* _YOUR GOAL_
The expected answer is every line of the material that contains the word "California".

* _THE INPUT_
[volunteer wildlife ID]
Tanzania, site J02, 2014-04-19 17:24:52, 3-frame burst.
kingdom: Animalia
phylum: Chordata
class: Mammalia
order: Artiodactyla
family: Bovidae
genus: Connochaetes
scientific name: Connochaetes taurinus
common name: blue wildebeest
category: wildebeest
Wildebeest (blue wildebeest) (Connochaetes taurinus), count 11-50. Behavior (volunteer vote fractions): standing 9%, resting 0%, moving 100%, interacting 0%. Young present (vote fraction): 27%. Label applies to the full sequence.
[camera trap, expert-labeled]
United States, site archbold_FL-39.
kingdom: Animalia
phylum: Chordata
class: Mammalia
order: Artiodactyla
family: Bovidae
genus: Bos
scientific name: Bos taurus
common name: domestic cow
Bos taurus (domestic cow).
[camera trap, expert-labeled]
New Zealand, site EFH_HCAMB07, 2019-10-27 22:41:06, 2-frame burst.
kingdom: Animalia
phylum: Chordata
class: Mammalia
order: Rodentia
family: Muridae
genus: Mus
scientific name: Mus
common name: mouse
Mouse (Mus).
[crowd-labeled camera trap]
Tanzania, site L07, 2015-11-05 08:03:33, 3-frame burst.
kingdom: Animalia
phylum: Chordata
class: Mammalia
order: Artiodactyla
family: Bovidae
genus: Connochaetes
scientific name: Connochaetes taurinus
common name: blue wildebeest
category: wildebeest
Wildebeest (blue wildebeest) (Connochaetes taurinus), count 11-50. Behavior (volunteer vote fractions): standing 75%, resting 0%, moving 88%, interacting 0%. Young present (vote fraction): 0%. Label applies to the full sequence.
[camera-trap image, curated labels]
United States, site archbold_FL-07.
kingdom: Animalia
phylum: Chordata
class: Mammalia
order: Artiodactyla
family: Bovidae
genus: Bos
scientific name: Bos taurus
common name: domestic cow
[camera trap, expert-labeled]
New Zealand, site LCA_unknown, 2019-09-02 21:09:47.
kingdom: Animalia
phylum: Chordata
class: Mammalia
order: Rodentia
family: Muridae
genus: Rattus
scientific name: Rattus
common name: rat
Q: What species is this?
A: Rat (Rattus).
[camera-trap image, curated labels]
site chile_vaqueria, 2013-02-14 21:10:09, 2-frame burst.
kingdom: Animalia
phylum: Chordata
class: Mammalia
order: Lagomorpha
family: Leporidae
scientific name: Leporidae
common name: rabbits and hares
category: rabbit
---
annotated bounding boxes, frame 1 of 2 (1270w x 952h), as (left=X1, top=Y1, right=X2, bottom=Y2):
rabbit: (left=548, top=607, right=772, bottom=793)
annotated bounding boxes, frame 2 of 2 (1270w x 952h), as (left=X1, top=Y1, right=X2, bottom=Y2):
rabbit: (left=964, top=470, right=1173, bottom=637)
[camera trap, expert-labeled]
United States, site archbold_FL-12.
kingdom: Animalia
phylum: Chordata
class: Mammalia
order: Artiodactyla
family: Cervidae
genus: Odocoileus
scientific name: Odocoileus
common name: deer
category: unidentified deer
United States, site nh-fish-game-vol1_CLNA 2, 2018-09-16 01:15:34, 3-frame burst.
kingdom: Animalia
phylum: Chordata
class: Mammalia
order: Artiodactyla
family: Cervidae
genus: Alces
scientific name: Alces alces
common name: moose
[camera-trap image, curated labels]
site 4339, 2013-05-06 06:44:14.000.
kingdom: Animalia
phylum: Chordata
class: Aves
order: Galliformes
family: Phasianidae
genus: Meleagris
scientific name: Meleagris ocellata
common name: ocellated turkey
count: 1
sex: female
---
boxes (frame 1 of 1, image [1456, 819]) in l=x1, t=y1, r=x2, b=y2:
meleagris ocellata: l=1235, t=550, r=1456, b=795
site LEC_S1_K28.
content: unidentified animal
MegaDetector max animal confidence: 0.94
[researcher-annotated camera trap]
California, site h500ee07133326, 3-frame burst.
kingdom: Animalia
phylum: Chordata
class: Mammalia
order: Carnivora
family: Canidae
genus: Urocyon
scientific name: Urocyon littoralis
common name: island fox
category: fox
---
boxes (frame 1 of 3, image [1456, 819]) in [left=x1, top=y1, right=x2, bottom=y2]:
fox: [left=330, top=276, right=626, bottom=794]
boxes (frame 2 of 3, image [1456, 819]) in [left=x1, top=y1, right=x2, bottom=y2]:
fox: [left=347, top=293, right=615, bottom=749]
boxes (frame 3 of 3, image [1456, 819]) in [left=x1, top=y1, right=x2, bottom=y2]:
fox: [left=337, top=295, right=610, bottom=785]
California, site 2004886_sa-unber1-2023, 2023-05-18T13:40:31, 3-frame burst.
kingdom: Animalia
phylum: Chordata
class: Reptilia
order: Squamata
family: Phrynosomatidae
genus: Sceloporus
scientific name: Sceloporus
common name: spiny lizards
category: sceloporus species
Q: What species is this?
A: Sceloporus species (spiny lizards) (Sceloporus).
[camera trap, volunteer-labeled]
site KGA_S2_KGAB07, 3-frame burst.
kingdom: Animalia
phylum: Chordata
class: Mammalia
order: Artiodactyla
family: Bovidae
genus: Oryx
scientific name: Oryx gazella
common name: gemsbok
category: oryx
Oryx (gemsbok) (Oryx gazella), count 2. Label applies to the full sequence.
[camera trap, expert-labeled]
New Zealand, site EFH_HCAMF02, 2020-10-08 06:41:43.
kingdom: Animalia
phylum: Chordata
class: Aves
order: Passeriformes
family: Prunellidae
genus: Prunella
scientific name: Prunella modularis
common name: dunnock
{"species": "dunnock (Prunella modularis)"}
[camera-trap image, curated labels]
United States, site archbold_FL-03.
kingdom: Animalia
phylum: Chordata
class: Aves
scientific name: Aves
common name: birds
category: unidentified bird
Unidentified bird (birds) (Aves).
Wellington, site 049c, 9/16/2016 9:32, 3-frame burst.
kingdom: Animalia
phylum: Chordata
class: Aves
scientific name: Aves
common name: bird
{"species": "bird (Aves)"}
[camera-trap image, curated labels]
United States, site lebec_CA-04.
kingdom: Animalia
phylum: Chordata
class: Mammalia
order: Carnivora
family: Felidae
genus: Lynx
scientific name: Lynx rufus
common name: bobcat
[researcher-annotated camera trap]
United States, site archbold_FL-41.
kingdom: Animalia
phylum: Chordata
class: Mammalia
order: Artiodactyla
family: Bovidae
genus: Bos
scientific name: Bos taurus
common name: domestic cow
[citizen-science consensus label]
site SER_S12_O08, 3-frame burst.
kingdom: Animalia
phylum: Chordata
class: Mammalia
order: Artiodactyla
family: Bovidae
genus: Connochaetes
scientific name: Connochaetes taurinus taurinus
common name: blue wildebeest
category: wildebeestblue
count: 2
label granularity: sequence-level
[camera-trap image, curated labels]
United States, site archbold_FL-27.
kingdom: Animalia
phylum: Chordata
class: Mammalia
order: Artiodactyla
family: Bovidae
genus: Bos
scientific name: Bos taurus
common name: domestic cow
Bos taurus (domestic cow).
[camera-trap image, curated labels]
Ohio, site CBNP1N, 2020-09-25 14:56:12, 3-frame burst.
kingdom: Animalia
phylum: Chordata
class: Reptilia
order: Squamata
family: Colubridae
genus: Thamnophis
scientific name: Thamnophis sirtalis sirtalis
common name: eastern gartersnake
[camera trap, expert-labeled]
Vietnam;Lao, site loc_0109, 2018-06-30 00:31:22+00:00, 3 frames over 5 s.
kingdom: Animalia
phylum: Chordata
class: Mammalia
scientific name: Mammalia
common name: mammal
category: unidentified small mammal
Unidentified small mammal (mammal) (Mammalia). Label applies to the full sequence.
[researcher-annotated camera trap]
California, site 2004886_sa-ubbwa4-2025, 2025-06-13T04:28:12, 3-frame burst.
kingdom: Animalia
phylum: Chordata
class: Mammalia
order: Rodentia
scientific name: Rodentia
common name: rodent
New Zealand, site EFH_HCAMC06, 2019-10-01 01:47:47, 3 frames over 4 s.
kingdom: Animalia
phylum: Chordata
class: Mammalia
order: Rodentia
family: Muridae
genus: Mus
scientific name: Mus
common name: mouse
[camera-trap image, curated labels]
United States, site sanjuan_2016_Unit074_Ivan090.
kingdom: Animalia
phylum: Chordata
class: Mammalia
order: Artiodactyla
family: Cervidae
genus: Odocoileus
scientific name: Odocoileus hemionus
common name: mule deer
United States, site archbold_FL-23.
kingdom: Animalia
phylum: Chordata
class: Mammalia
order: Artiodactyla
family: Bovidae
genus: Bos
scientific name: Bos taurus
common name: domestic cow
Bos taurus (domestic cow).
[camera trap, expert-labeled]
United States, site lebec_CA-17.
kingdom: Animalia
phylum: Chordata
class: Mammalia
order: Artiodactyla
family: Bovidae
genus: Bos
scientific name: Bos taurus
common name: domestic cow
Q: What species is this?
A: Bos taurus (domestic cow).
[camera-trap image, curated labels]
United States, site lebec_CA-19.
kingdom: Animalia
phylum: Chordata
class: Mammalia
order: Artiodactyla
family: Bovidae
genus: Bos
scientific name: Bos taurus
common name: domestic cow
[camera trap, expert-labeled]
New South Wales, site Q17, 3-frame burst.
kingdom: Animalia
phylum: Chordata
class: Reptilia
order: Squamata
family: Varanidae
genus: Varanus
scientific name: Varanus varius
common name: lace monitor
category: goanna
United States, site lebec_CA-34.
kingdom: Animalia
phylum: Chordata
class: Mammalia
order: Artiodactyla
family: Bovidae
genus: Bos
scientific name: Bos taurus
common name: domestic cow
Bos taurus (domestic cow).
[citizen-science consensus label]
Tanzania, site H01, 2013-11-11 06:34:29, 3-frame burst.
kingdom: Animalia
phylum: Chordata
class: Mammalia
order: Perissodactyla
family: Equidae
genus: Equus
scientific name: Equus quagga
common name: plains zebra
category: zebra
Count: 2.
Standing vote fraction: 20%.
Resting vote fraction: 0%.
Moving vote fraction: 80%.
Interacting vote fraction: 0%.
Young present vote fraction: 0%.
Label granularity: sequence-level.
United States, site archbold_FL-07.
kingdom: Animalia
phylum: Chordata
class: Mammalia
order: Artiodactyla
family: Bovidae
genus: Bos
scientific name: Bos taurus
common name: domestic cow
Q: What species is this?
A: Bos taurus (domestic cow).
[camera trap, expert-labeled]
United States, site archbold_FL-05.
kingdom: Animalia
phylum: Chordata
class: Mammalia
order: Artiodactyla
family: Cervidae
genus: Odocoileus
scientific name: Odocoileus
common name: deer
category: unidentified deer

* _RESULT OF THE TASK_
California, site h500ee07133326, 3-frame burst.
California, site 2004886_sa-unber1-2023, 2023-05-18T13:40:31, 3-frame burst.
California, site 2004886_sa-ubbwa4-2025, 2025-06-13T04:28:12, 3-frame burst.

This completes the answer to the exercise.